It’s all about Libraries

 

Francis sgattaiolò fuori a metà lezione, la natura chiama.

Si guardò intorno, dove diavolo era il bagno in quella stupida Università? In due mesi non era ancora riuscito ad impararlo.

Ma a che serviva?

Quel posto era un labirinto.

Non restò fermo come un palo, andò a destra, pregando che fosse la direzione giusta. Più avanzava e più la folla di studenti prodighi allo studio si diradava.

Alla fine rimase solo, a questo punto dubitava fortemente di aver scelto la strada giusta. Maledetto caffè, ne aveva bevuti due quella mattina. Ma che poteva farci? L’aveva fatto troppo buono e gli ricordava la Francia.

Fantastico, guardò l’insegna della porta davanti a lui.

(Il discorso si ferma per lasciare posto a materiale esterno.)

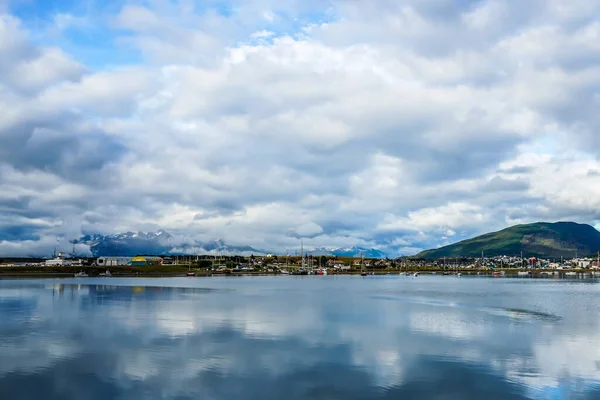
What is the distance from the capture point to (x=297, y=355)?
3700 centimetres

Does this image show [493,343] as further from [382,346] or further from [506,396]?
[506,396]

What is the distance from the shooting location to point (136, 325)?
5234cm

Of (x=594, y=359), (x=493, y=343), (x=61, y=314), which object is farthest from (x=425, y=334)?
(x=61, y=314)

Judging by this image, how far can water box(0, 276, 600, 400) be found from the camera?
2752cm

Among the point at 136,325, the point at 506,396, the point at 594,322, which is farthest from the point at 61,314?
the point at 594,322

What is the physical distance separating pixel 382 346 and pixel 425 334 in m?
8.19

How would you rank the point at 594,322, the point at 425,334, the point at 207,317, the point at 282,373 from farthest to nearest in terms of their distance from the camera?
the point at 207,317, the point at 594,322, the point at 425,334, the point at 282,373

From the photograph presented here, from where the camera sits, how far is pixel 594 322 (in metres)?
56.0

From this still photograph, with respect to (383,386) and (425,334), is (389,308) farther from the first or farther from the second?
(383,386)

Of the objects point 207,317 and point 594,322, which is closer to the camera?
point 594,322

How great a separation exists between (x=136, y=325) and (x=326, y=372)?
28.2 meters

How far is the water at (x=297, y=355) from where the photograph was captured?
27.5 meters

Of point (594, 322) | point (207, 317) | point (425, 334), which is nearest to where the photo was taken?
point (425, 334)

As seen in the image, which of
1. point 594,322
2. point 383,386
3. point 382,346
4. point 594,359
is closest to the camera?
point 383,386
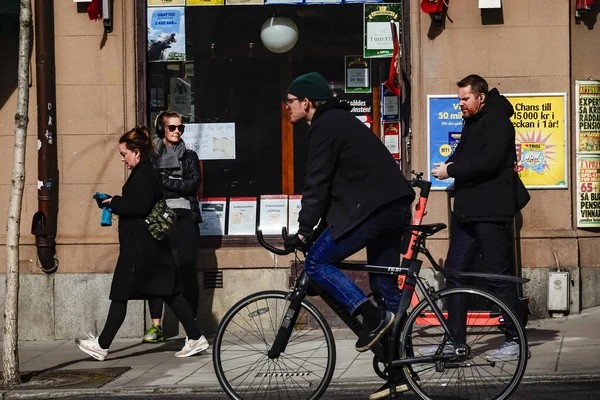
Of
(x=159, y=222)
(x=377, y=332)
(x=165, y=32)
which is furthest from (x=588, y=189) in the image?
(x=377, y=332)

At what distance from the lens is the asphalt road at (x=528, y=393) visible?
6.57 meters

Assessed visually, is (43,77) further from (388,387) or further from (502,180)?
(388,387)

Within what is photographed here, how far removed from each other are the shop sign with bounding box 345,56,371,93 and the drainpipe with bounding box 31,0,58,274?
109 inches

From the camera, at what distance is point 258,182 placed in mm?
10578

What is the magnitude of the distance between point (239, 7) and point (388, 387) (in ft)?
17.4

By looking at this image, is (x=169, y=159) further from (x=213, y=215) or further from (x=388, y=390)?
(x=388, y=390)

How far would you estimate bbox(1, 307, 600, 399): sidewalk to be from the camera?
7.46m

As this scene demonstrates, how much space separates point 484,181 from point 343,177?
1954 mm

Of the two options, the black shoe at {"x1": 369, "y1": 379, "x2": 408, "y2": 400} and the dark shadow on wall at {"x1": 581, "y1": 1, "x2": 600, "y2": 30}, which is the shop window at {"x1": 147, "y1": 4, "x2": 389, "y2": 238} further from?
the black shoe at {"x1": 369, "y1": 379, "x2": 408, "y2": 400}

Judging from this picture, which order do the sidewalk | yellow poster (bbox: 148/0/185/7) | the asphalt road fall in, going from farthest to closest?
1. yellow poster (bbox: 148/0/185/7)
2. the sidewalk
3. the asphalt road

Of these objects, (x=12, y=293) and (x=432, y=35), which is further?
(x=432, y=35)

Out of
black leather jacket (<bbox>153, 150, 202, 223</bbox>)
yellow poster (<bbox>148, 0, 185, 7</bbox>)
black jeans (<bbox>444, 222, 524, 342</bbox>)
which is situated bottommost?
black jeans (<bbox>444, 222, 524, 342</bbox>)

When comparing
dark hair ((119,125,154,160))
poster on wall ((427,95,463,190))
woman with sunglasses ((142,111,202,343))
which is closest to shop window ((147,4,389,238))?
poster on wall ((427,95,463,190))

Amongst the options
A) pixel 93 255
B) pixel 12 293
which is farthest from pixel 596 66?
pixel 12 293
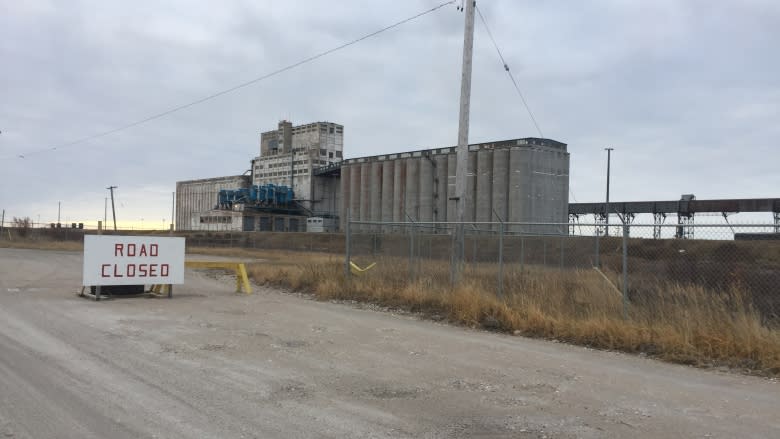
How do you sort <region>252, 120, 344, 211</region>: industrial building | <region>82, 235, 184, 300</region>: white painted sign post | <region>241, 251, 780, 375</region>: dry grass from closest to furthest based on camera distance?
<region>241, 251, 780, 375</region>: dry grass, <region>82, 235, 184, 300</region>: white painted sign post, <region>252, 120, 344, 211</region>: industrial building

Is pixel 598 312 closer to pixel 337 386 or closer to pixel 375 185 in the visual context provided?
pixel 337 386

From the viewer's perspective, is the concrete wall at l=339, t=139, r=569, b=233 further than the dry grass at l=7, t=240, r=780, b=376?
Yes

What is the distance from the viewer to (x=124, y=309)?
12.3 metres

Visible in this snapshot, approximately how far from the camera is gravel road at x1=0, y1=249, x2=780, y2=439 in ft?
16.5

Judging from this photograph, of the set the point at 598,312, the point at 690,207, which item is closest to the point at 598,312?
the point at 598,312

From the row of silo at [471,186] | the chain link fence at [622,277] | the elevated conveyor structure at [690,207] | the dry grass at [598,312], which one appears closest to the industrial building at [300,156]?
the row of silo at [471,186]

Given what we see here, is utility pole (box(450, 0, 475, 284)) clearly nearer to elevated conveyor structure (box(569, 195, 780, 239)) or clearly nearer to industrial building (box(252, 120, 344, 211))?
elevated conveyor structure (box(569, 195, 780, 239))

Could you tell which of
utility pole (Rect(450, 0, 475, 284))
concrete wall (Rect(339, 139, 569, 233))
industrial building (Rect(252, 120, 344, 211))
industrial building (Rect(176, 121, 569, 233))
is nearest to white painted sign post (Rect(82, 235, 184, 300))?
utility pole (Rect(450, 0, 475, 284))

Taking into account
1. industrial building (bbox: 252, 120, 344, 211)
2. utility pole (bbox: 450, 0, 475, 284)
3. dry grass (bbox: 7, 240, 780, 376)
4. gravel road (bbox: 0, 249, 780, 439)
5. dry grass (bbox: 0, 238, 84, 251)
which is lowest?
dry grass (bbox: 0, 238, 84, 251)

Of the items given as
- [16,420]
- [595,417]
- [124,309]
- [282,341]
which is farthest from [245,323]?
[595,417]

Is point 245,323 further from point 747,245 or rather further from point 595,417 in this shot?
point 747,245

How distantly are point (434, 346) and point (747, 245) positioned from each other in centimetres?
1510

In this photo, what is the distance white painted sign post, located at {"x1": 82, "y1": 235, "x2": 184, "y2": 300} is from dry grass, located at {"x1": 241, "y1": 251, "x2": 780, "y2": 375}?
14.0ft

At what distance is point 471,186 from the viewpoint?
2106 inches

Biblioteca delle Aree Scientifiche.

Sbuffò sonoramente, per forza che non c’era nessuno lì, chi andava a studiare quella roba?

Chimica, Fisica, rabbrividì solo al pensiero.

Comunque, appena fosse diventato il Re del Mondo, avrebbe dato fuoco ad Oxford personalmente. Aveva già deciso. Sospirò pesantemente, tanto valeva tornare a lezione, sarebbe andato con Antonio dopo. Girò i tacchi e restò pietrificato.

« Ciao Francis», lo salutò dolcemente Sesel, « cosa ci fai qui?»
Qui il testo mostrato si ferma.